What is required:
Copy each caption in the entries below word for word, without the pictures.

Exercise inputs:

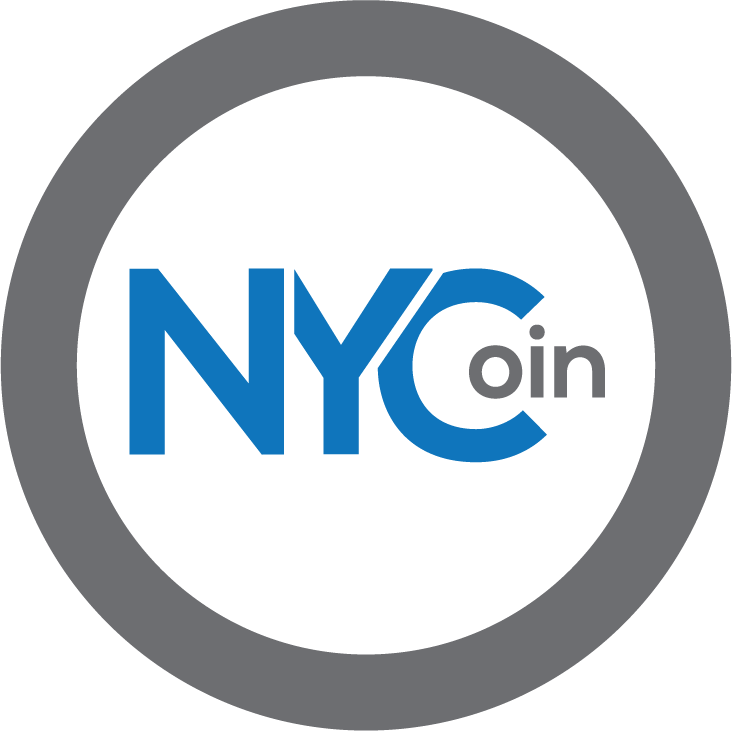 NYC coin'
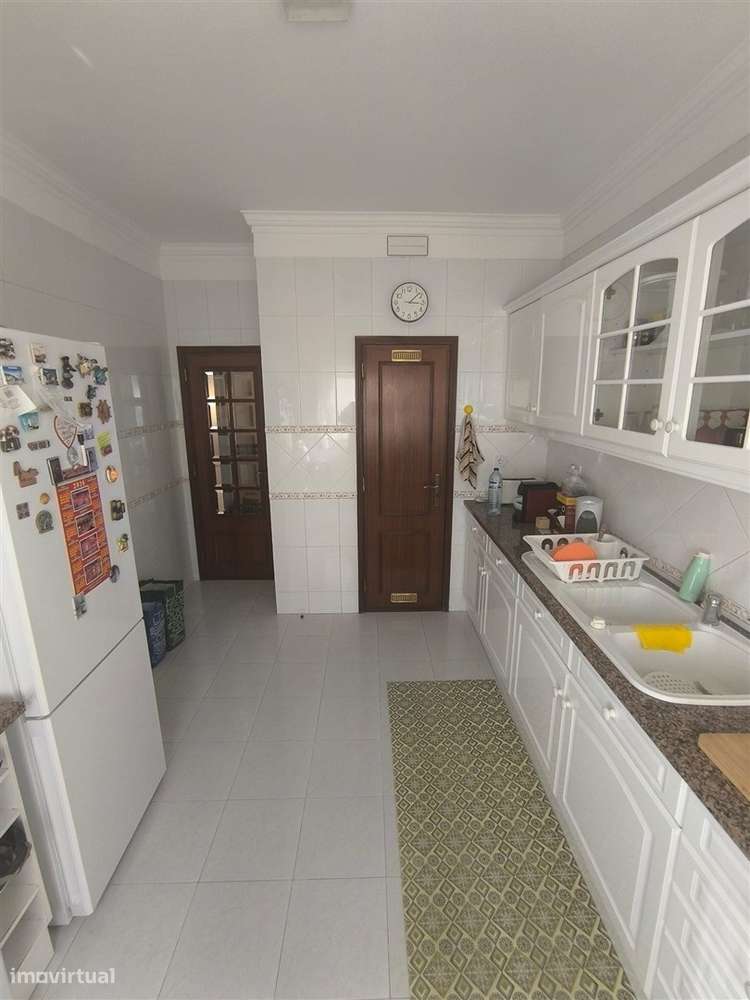 Apartamento T2 Venda em Santa Iria de Azoia, São João da Talha e Bobad-7
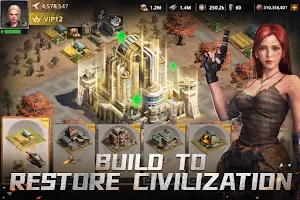 War of Survivors Screenshot 0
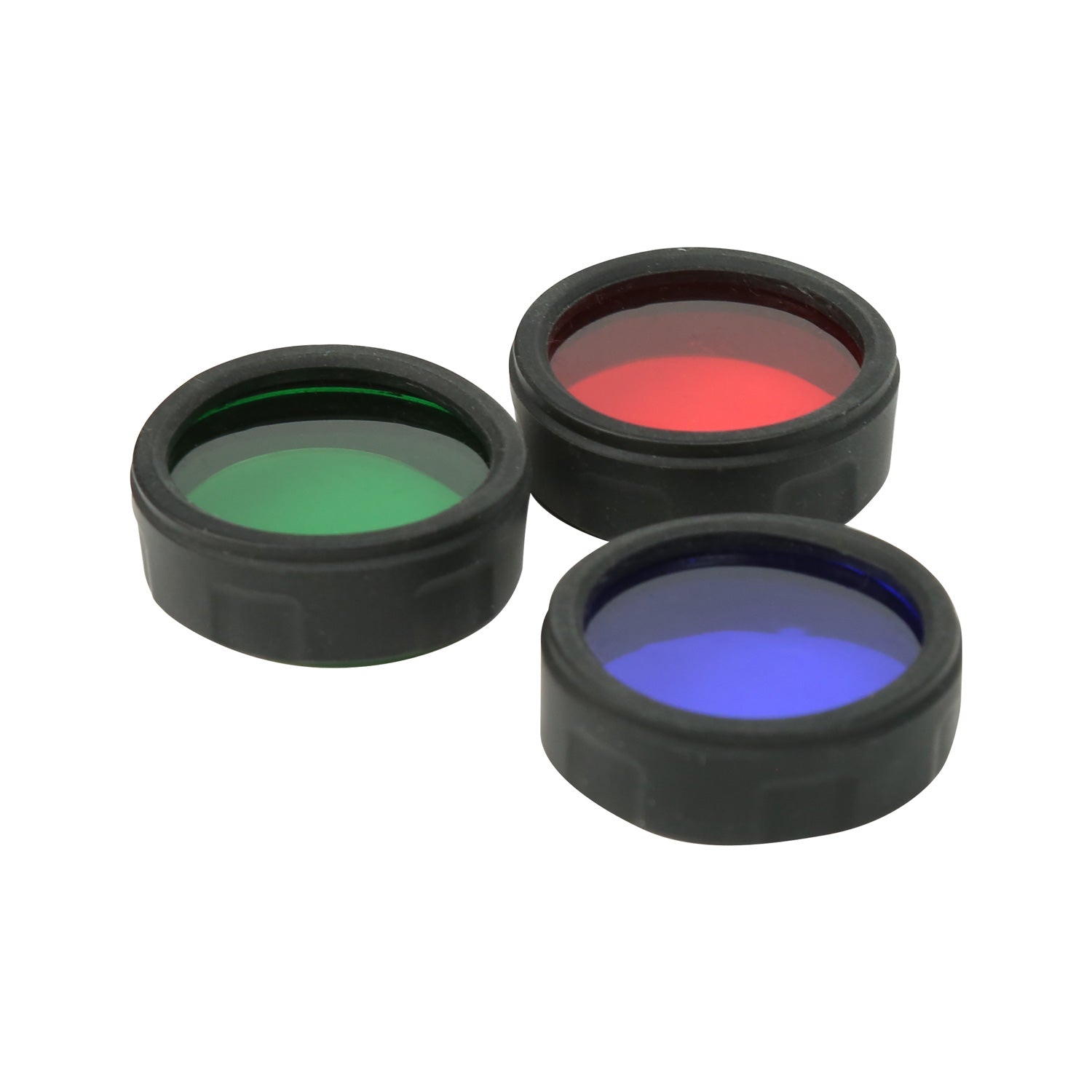 urFlamp RGB Filter Set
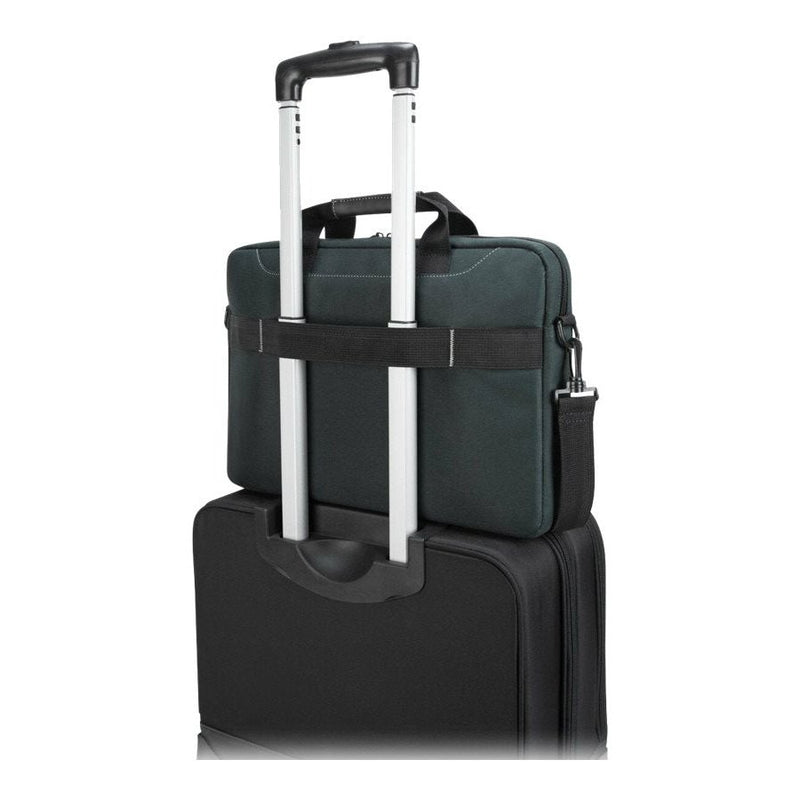 Targus Geolite 17.3 Slipcase - Lightweight Protection For Your Laptop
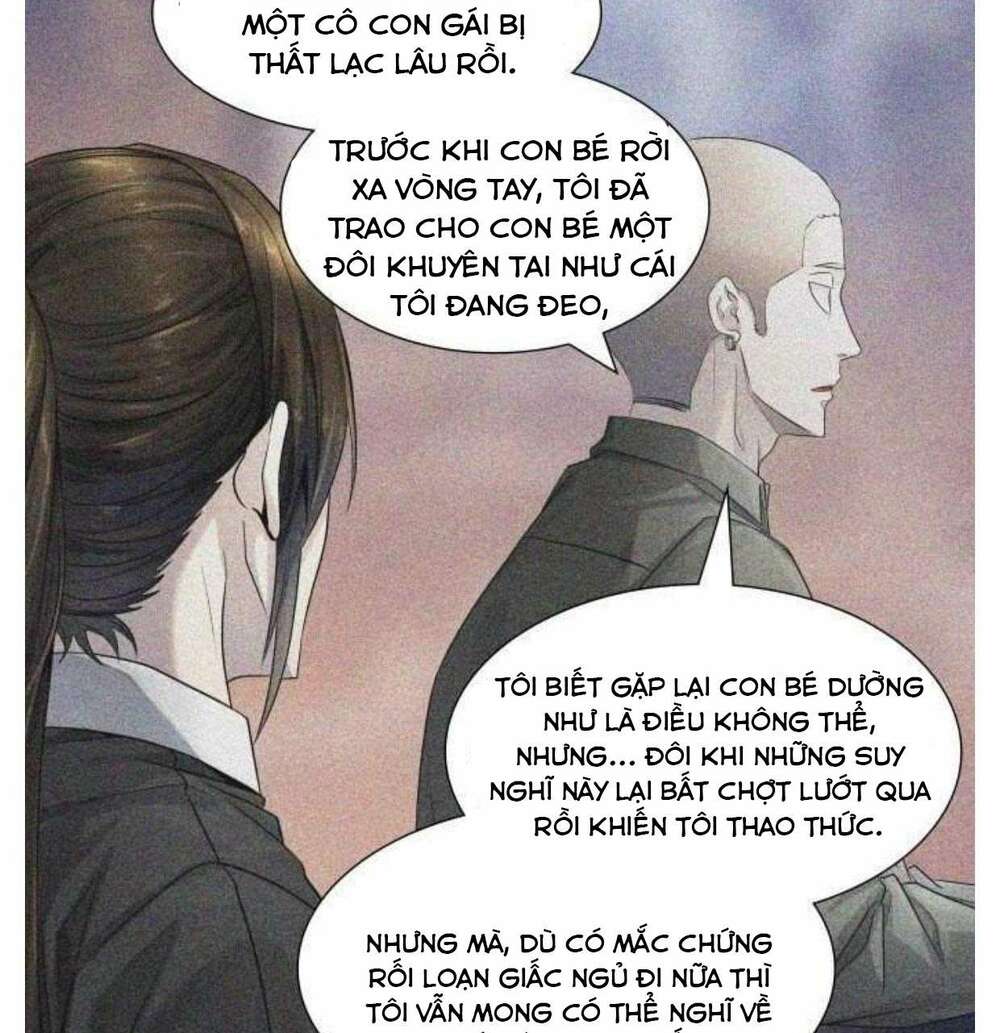 Cuộc Chiến Trong Tòa Tháp – Tower Of God Chapter 507 - Trang 2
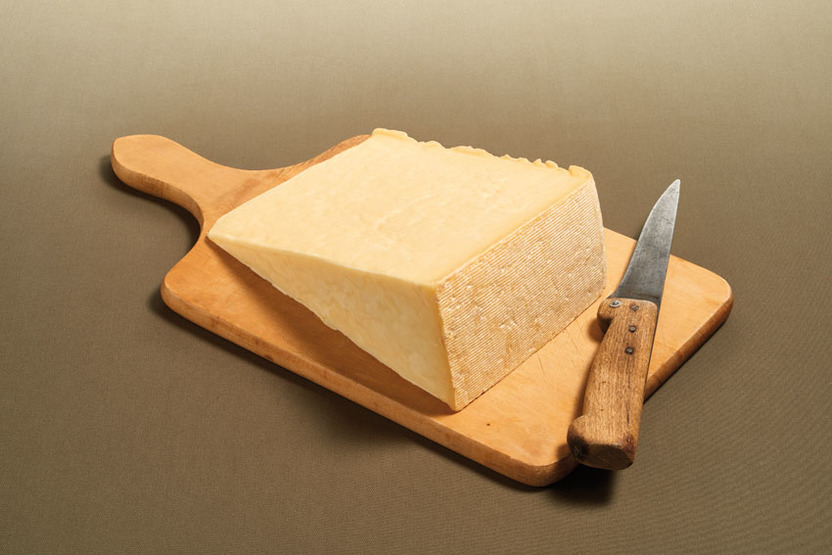 Cantal jeune AOP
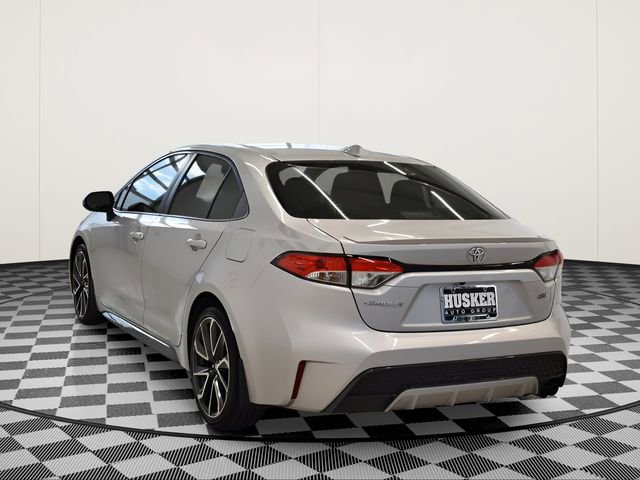 Used 2020 Toyota Corolla SE image 10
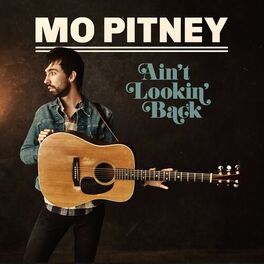 Album cover of Ain't Lookin' Back
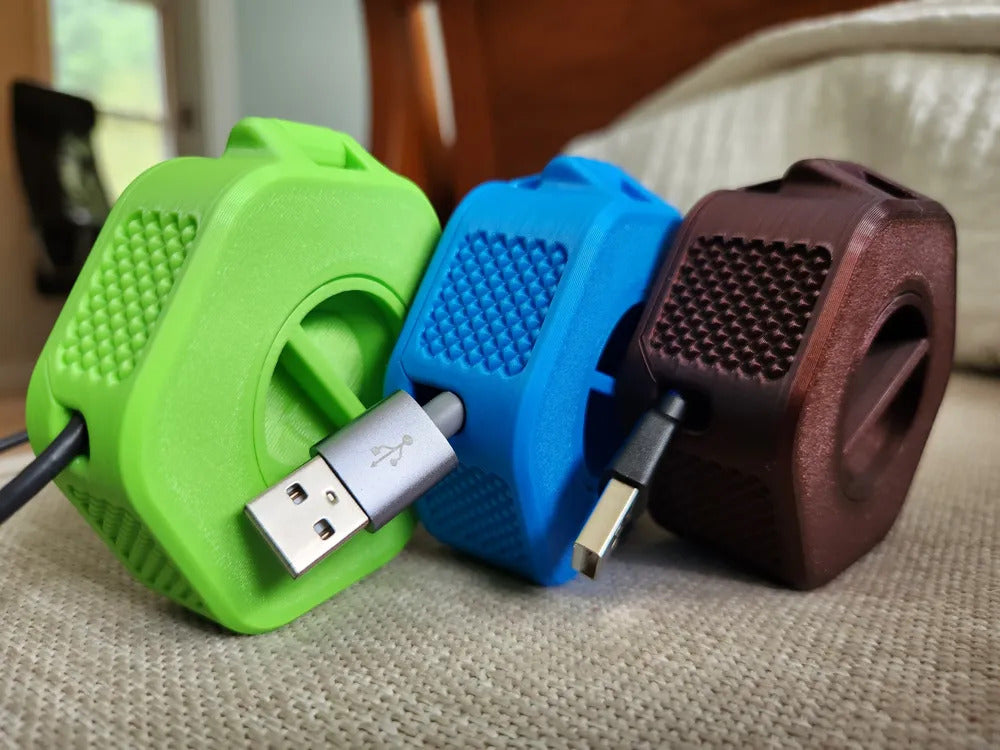 Cable Organizer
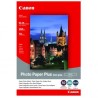 Canon Photo Paper Plus Semi-G, SG-201 S, foto papier, półpołysk, satynowy typ 1686B015, biały, 10x15cm, 4x6", 270 g/m2, 50 szt.,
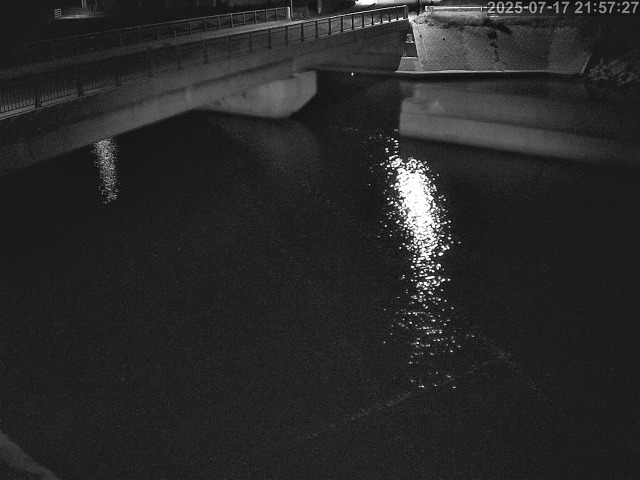 塩見川１2026/07/18 20:50:00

Task response:
 NYC coin'
 Apartamento T2 Venda em Santa Iria de Azoia, São João da Talha e Bobad-7
 War of Survivors Screenshot 0
 urFlamp RGB Filter Set
 Targus Geolite 17.3 Slipcase - Lightweight Protection For Your Laptop
 Cuộc Chiến Trong Tòa Tháp – Tower Of God Chapter 507 - Trang 2
 Cantal jeune AOP
 Used 2020 Toyota Corolla SE image 10
 Album cover of Ain't Lookin' Back
 Cable Organizer
 Canon Photo Paper Plus Semi-G, SG-201 S, foto papier, półpołysk, satynowy typ 1686B015, biały, 10x15cm, 4x6", 270 g/m2, 50 szt.,
 塩見川１2026/07/18 20:50:00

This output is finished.